> What this exercise asks:
#1 According to the Python iterators thread, what does itertools.izip return instead of a list?
#2 Extract everything in the Python iterators thread from "from collections import" down to "queue.append(iterator)".
#3 Rewrite the paragraph of the Python iterators thread that begins "In this case at least one of a or b" as a short list that keeps its main points.

> Study text:
---
Using an actual queue for better performance (as suggested by David):

from collections import deque

def alternate(*iterators):
    queue = deque(iterators)
    while len(queue) > 0:
        iterator = queue.popleft()
        try:
            yield next(iterator)
            queue.append(iterator)
        except StopIteration:
            pass

It works even when some iterators are finite and others are infinite:

from itertools import count

for n in alternate(count(), iter(range(3)), count(100)):
    input(n)

Prints:

0
0
100
1
1
101
2
2
102
3
103
4
104
5
105
6
106

It also correctly stops if/when all iterators have been exhausted.

If you want to handle non-iterator iterables, like lists, you can use

def alternate(*iterables):
    queue = deque(map(iter, iterables))
    ...
user76284
  • 1,269
  • 14
  • 29
  • An interesting approach. :) So many ways to do this. I wonder if a rotating `deque()` would be more efficient than rebuilding the tuple on every iteration? – David Eyk Nov 09 '16 at 01:12
1

Use izip and chain together:

>>> list(itertools.chain.from_iterable(itertools.izip(items, c))) # 2.6 only
['foo', 1, 'bar', 2]

>>> list(itertools.chain(*itertools.izip(items, c)))
['foo', 1, 'bar', 2]
A. Coady
  • 54,452
  • 8
  • 34
  • 40
1

A concise method is to use a generator expression with itertools.cycle(). It avoids creating a long chain() of tuples.

generator = (it.next() for it in itertools.cycle([i1, i2]))
0

Why is itertools needed?

def imerge(a,b):
    for i,j in zip(a,b):
        yield i
        yield j

In this case at least one of a or b must be of finite length, cause zip will return a list, not an iterator. If you need an iterator as output then you can go for the Claudiu solution.

Andrea Ambu
  • 38,188
  • 14
  • 54
  • 77
  • I prefer an iterator, as I'm reading values from files of arbitrary size. I'm sure there are cases where zip is superior. – David Eyk Oct 29 '08 at 03:53
0

Using itertools.izip(), instead of zip() as in some of the other answers, will improve performance:

As "pydoc itertools.izip" shows:

Works like the zip() function but consumes less memory by returning an iterator instead of a list.

Itertools.izip will also work properly even if one of the iterators is infinite.

J. M. Arnold
  • 6,261
  • 3
  • 20
  • 38
user26294
  • 5,532
  • 3
  • 22
  • 18
---
> Data listing:
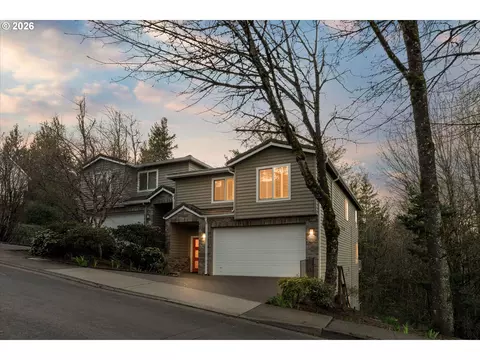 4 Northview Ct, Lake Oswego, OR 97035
---
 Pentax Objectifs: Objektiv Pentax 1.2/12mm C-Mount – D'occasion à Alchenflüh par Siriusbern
---
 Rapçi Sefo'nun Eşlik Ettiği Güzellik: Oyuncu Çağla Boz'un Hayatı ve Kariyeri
---
> Set of answers:
#1 An iterator.

#2
from collections import deque

def alternate(*iterators):
    queue = deque(iterators)
    while len(queue) > 0:
        iterator = queue.popleft()
        try:
            yield next(iterator)
            queue.append(iterator)

#3
- At least one of a or b must be finite.
- This is because zip returns a list, not an iterator.
- For an iterator as output, use the Claudiu solution.